Only the lines from the one containing "Does this photo" through the end of the entries should be returned, exactly as they are, with the pictures omitted.

## START PROVIDED DATA

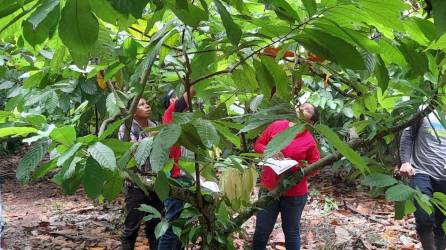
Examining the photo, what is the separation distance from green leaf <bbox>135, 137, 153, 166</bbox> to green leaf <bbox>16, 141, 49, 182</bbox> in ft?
0.81

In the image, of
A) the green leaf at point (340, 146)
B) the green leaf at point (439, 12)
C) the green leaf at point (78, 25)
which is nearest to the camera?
the green leaf at point (439, 12)

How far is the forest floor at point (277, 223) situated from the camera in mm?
4266

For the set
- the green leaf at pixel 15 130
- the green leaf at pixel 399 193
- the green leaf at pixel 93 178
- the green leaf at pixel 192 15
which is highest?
the green leaf at pixel 192 15

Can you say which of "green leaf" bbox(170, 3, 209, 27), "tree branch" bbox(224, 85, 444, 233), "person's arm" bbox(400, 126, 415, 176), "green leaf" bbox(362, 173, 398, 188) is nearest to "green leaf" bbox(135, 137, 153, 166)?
"green leaf" bbox(170, 3, 209, 27)

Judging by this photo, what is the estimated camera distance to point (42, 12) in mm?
784

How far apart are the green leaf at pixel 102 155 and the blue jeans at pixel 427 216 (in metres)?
2.82

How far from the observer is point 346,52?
38.7 inches

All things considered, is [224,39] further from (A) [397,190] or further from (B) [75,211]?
(B) [75,211]

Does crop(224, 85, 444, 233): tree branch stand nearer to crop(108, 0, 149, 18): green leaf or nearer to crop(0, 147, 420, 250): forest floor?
crop(108, 0, 149, 18): green leaf

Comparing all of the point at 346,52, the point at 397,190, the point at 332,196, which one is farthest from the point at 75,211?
the point at 346,52

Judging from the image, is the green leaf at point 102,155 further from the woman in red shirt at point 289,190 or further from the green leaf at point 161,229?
the woman in red shirt at point 289,190

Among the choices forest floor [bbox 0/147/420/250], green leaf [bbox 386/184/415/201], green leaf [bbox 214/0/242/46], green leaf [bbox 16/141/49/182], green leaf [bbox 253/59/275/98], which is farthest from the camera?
forest floor [bbox 0/147/420/250]

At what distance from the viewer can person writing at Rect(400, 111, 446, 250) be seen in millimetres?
3400

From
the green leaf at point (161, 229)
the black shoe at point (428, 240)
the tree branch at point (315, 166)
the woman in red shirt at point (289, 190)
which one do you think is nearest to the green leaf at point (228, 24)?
the tree branch at point (315, 166)
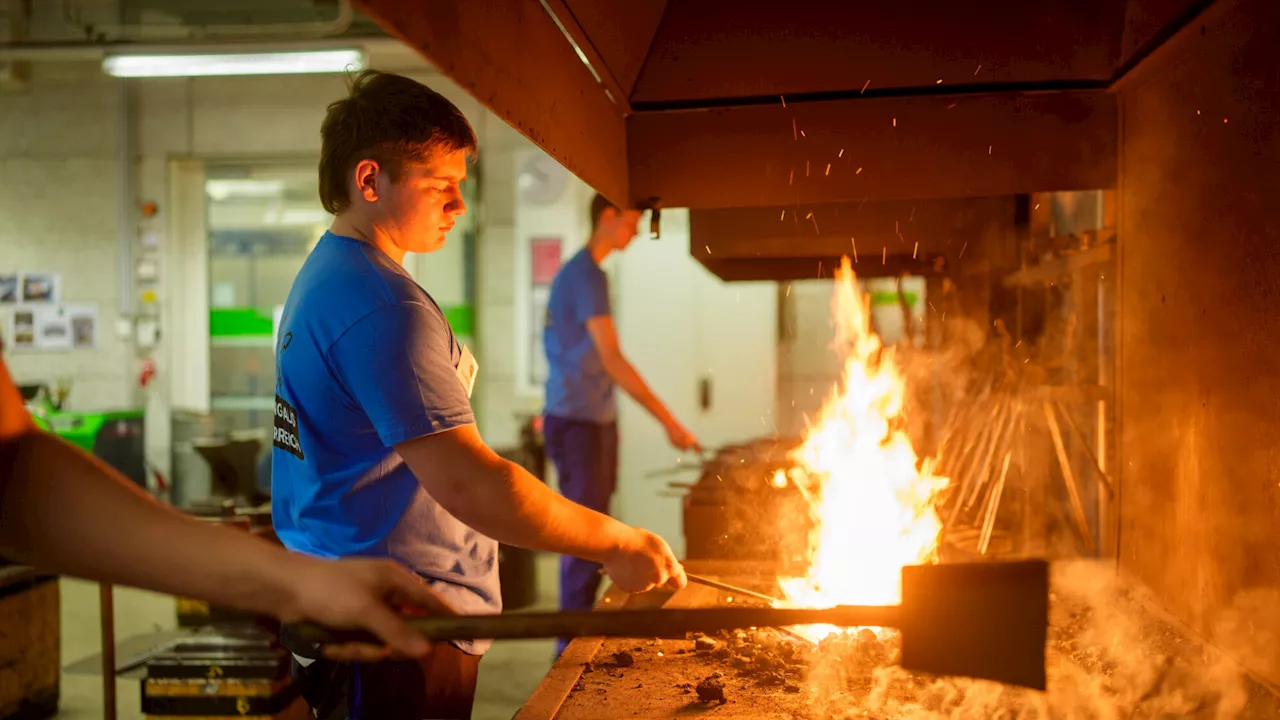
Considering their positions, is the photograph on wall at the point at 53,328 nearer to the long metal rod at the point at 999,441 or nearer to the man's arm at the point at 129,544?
the long metal rod at the point at 999,441

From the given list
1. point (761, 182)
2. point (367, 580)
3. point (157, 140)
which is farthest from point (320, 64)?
point (367, 580)

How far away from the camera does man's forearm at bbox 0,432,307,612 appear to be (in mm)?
1053

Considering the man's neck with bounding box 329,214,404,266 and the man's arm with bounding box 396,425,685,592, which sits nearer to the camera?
the man's arm with bounding box 396,425,685,592

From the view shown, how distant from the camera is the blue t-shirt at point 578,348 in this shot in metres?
4.28

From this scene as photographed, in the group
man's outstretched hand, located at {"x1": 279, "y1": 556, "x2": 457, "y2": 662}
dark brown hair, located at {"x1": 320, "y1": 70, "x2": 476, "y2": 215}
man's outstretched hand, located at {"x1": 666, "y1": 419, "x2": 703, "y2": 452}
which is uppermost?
dark brown hair, located at {"x1": 320, "y1": 70, "x2": 476, "y2": 215}

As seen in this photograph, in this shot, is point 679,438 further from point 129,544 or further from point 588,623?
point 129,544

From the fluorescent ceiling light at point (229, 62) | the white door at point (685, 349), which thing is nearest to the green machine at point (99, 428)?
the fluorescent ceiling light at point (229, 62)

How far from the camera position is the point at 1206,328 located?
1.89 metres

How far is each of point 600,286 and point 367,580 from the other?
3193mm

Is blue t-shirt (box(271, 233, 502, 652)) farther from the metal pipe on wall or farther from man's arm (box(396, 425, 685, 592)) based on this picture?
the metal pipe on wall

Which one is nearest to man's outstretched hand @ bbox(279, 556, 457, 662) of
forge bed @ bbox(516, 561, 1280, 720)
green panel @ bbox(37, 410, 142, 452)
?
forge bed @ bbox(516, 561, 1280, 720)

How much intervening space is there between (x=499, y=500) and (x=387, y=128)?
716 mm

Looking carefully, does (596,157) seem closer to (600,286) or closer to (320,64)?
(600,286)

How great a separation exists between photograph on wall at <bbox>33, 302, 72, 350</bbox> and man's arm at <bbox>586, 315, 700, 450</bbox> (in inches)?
216
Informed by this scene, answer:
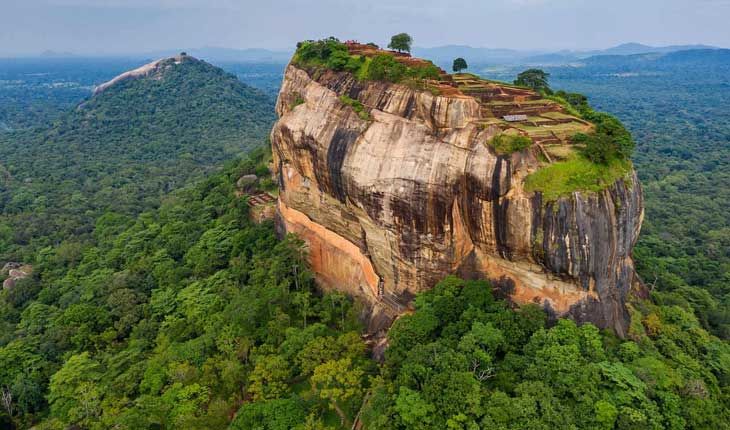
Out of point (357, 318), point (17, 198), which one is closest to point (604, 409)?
point (357, 318)

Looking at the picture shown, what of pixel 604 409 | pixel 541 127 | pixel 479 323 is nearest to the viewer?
pixel 604 409

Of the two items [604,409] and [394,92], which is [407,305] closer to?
Result: [604,409]

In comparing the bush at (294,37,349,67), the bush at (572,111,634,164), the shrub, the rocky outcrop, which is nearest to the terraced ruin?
the shrub

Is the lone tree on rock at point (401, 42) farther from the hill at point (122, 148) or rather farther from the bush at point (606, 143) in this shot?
the hill at point (122, 148)

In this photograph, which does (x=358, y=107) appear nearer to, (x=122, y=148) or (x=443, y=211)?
(x=443, y=211)

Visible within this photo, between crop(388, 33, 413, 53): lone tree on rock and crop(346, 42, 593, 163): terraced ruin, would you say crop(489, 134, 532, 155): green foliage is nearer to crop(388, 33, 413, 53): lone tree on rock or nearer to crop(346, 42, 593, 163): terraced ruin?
crop(346, 42, 593, 163): terraced ruin

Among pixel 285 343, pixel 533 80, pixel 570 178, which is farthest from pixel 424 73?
pixel 285 343
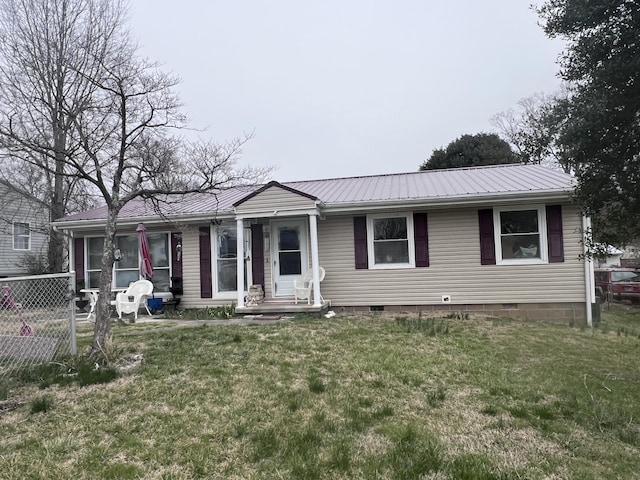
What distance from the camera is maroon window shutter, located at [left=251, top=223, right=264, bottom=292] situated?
10.7 meters

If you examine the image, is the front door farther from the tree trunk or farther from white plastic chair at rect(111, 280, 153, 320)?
the tree trunk

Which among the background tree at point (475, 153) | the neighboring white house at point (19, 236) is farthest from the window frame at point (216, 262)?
the background tree at point (475, 153)

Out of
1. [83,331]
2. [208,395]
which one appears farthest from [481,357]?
[83,331]

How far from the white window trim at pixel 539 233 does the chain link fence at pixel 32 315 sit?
8.28 metres

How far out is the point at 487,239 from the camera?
31.8 feet

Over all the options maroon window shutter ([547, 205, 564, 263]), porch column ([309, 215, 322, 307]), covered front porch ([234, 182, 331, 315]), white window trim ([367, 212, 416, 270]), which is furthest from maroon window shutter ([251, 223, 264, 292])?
maroon window shutter ([547, 205, 564, 263])

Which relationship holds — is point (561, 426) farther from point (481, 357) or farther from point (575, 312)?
point (575, 312)

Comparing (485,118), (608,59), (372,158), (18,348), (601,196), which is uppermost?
(485,118)

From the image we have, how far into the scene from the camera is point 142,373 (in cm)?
498

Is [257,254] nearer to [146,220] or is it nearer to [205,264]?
[205,264]

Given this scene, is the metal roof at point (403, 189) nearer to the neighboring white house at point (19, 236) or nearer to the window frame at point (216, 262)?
the window frame at point (216, 262)

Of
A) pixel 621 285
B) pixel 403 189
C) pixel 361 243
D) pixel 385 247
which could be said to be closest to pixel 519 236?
pixel 403 189

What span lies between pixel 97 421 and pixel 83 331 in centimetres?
529

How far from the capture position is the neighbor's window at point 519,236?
9562 millimetres
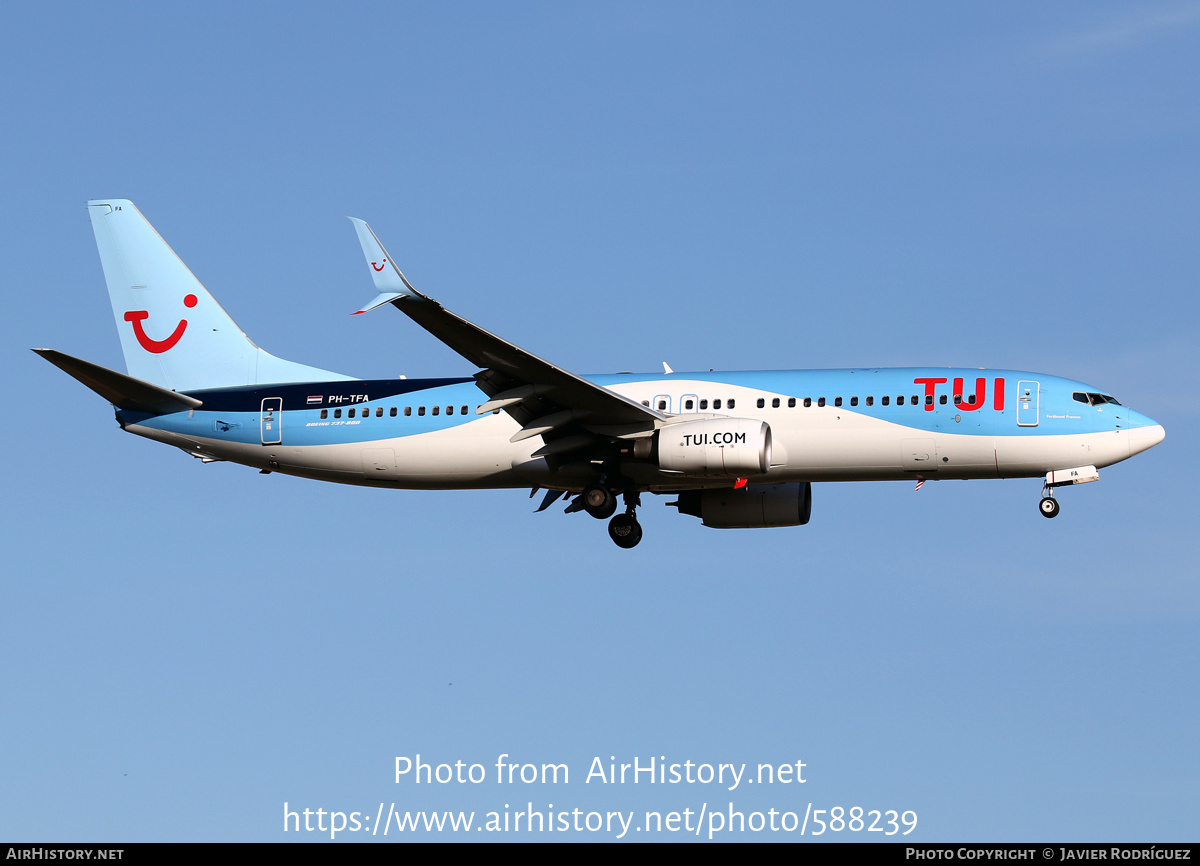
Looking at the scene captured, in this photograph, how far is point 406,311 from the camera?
108 ft

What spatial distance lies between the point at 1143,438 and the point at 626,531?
13595 mm

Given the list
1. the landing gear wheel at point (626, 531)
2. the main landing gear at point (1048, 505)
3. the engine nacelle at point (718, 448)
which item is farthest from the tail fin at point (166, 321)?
the main landing gear at point (1048, 505)

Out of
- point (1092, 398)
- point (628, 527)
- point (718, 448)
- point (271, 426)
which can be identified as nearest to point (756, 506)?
point (628, 527)

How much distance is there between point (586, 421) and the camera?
38344 millimetres

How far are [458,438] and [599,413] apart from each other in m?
4.52

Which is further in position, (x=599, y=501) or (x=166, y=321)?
(x=166, y=321)

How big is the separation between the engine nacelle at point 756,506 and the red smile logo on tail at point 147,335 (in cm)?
1579

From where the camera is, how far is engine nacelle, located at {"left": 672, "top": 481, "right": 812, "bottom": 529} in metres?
41.5

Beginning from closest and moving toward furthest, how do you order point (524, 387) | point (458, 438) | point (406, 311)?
1. point (406, 311)
2. point (524, 387)
3. point (458, 438)

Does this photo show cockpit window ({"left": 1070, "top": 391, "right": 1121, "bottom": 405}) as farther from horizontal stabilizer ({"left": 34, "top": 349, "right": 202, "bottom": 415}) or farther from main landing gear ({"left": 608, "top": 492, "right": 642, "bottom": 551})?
horizontal stabilizer ({"left": 34, "top": 349, "right": 202, "bottom": 415})

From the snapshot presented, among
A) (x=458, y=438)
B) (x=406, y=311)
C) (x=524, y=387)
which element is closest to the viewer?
(x=406, y=311)

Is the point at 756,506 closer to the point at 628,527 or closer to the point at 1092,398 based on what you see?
the point at 628,527

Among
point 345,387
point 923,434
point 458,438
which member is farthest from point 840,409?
point 345,387

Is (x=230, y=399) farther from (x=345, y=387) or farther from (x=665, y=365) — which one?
(x=665, y=365)
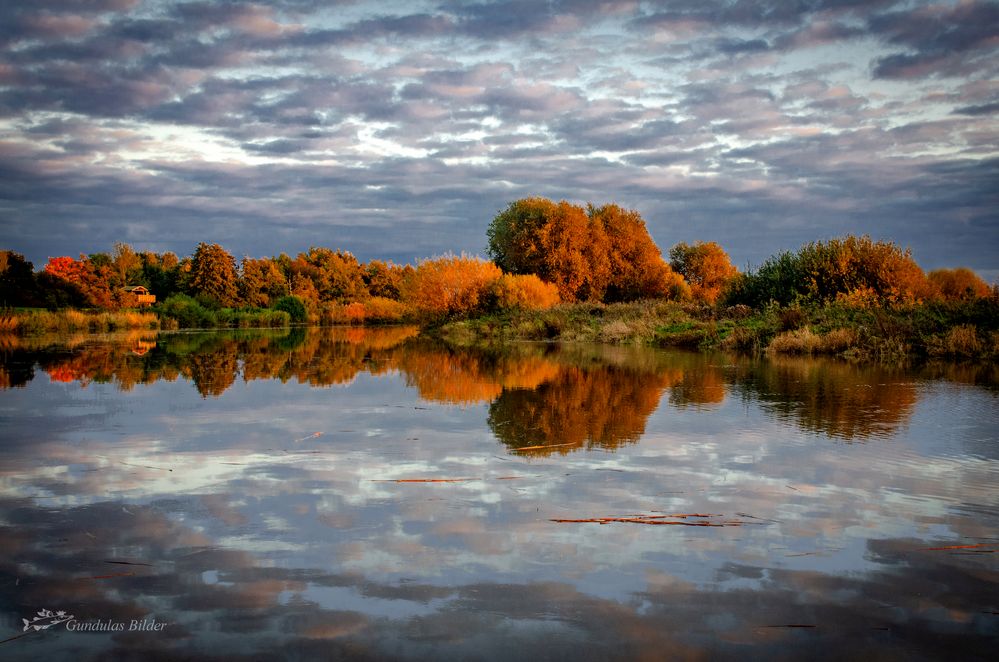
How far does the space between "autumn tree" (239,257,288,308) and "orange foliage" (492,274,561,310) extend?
49.2 m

## END PROVIDED DATA

FINAL RESULT:
Does this photo show cockpit window ({"left": 1070, "top": 391, "right": 1121, "bottom": 405}) as farther from horizontal stabilizer ({"left": 34, "top": 349, "right": 202, "bottom": 415}) or farther from main landing gear ({"left": 608, "top": 492, "right": 642, "bottom": 551})?
horizontal stabilizer ({"left": 34, "top": 349, "right": 202, "bottom": 415})

From the snapshot presented, among
A) (x=458, y=438)
B) (x=406, y=311)
C) (x=524, y=387)
which element is closest to the viewer?
(x=406, y=311)

Is the point at 756,506 closer to the point at 628,527 or closer to the point at 1092,398 based on what you see?
the point at 628,527

Among
point 345,387
point 923,434
point 458,438
which member is farthest from point 840,409?
point 345,387

Is (x=230, y=399) farther from (x=345, y=387) or farther from (x=665, y=365) — which one?
(x=665, y=365)
How far does the space between "autumn tree" (239,257,288,308) and "orange foliage" (492,274,561,310) extend?
49.2 m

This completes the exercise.